### Apply what you read
1. Transcribe the staph infection text from "Skin | Dermatology" up to and including "of the infection.".
2. In the staph infection text, what is the name of the life-threatening infection of the heart valve lining?
3. Extend the staph infection text, starting right after its last sentence.

### Study text
═══

Skin | Dermatology | Staph infection (Disease)
Staph infections are caused by staphylococcus bacteria, a type of germ commonly found on the skin or in the nose of even healthy individuals. Most of the time, these bacteria cause no problems or result in relatively minor skin infections. But staph infections can turn deadly if the bacteria invade deeper into your body, entering your bloodstream, joints, bones, lungs or heart.
Staph infections can range from minor skin problems to endocarditis, a life-threatening infection of the heart valve lining. As a result, signs and symptoms of staph infections vary widely, depending on the location and severity of the infection.
Causes and Risk factors
Many people carry staph bacteria and never develop staph infections. These bacteria can also be transmitted from person to person. Because staph bacteria are so hardy, they can live on inanimate objects such as pillowcases or towels long enough to transfer to the next person who touches them.

═══

### Exercise data
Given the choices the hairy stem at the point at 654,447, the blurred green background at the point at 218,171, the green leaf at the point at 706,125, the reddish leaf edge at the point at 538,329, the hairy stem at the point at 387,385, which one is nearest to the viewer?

═══

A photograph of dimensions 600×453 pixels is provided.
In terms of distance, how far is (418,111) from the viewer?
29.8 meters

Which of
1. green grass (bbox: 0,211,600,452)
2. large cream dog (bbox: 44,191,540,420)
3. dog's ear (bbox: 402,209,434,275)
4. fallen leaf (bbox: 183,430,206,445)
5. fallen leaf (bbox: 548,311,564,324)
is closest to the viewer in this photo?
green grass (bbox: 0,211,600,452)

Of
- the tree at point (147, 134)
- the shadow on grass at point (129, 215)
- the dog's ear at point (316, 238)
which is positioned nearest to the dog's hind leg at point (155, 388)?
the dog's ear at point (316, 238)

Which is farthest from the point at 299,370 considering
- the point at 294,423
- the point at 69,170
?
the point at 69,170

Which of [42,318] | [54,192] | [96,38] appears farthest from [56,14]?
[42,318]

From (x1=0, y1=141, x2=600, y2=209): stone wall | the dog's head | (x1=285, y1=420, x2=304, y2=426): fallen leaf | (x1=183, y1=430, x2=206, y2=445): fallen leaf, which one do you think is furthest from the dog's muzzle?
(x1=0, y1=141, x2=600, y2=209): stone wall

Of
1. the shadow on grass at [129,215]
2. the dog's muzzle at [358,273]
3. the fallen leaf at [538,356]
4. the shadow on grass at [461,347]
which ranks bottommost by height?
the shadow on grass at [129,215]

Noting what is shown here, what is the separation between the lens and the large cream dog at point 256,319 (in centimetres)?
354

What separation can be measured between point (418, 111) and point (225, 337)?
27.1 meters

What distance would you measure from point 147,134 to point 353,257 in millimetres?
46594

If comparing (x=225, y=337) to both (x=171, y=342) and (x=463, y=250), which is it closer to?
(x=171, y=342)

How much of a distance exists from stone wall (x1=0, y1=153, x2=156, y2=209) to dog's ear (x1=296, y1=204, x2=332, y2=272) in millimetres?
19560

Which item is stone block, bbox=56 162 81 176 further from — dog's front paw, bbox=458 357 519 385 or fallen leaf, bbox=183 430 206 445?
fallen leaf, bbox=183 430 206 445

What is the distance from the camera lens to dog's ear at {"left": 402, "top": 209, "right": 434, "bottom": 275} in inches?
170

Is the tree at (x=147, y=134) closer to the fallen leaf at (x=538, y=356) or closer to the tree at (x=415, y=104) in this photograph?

═══

### Written answers
1.
Skin | Dermatology | Staph infection (Disease)
Staph infections are caused by staphylococcus bacteria, a type of germ commonly found on the skin or in the nose of even healthy individuals. Most of the time, these bacteria cause no problems or result in relatively minor skin infections. But staph infections can turn deadly if the bacteria invade deeper into your body, entering your bloodstream, joints, bones, lungs or heart.
Staph infections can range from minor skin problems to endocarditis, a life-threatening infection of the heart valve lining. As a result, signs and symptoms of staph infections vary widely, depending on the location and severity of the infection.

2. Endocarditis.

3.
If staph bacteria invade the bloodstream, a person may develop a type of infection that affects the entire body. Called sepsis, this infection can lead to septic shock — a life-threatening episode with extremely low blood pressure.
Diagnosis and Treatment
Treatment of a staph infection may include: antibiotics that sometimes prescribed to treat staph infections include cephalosporins, nafcillin or related antibiotics, sulfa drugs or intravenous vancomycin. Vancomycin increasingly is required to treat serious staph infections because so many strains of staph bacteria have become resistant to other traditional medicines. But vancomycin is effective for staph infections only when its given intravenously, wound drainage or device removal. ...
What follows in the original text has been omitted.